- [TASK INSTRUCTIONS]: Render every line of the records below as a JSON list of strings, one string per line, with blank lines omitted.

- [MATERIALS PROVIDED]:
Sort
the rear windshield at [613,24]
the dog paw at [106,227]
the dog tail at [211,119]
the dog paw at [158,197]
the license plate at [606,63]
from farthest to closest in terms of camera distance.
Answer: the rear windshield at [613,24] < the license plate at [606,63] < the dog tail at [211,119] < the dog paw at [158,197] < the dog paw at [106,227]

- [EXPECTED ANSWER]:
[
  "Sort",
  "the rear windshield at [613,24]",
  "the dog paw at [106,227]",
  "the dog tail at [211,119]",
  "the dog paw at [158,197]",
  "the license plate at [606,63]",
  "from farthest to closest in terms of camera distance.",
  "Answer: the rear windshield at [613,24] < the license plate at [606,63] < the dog tail at [211,119] < the dog paw at [158,197] < the dog paw at [106,227]"
]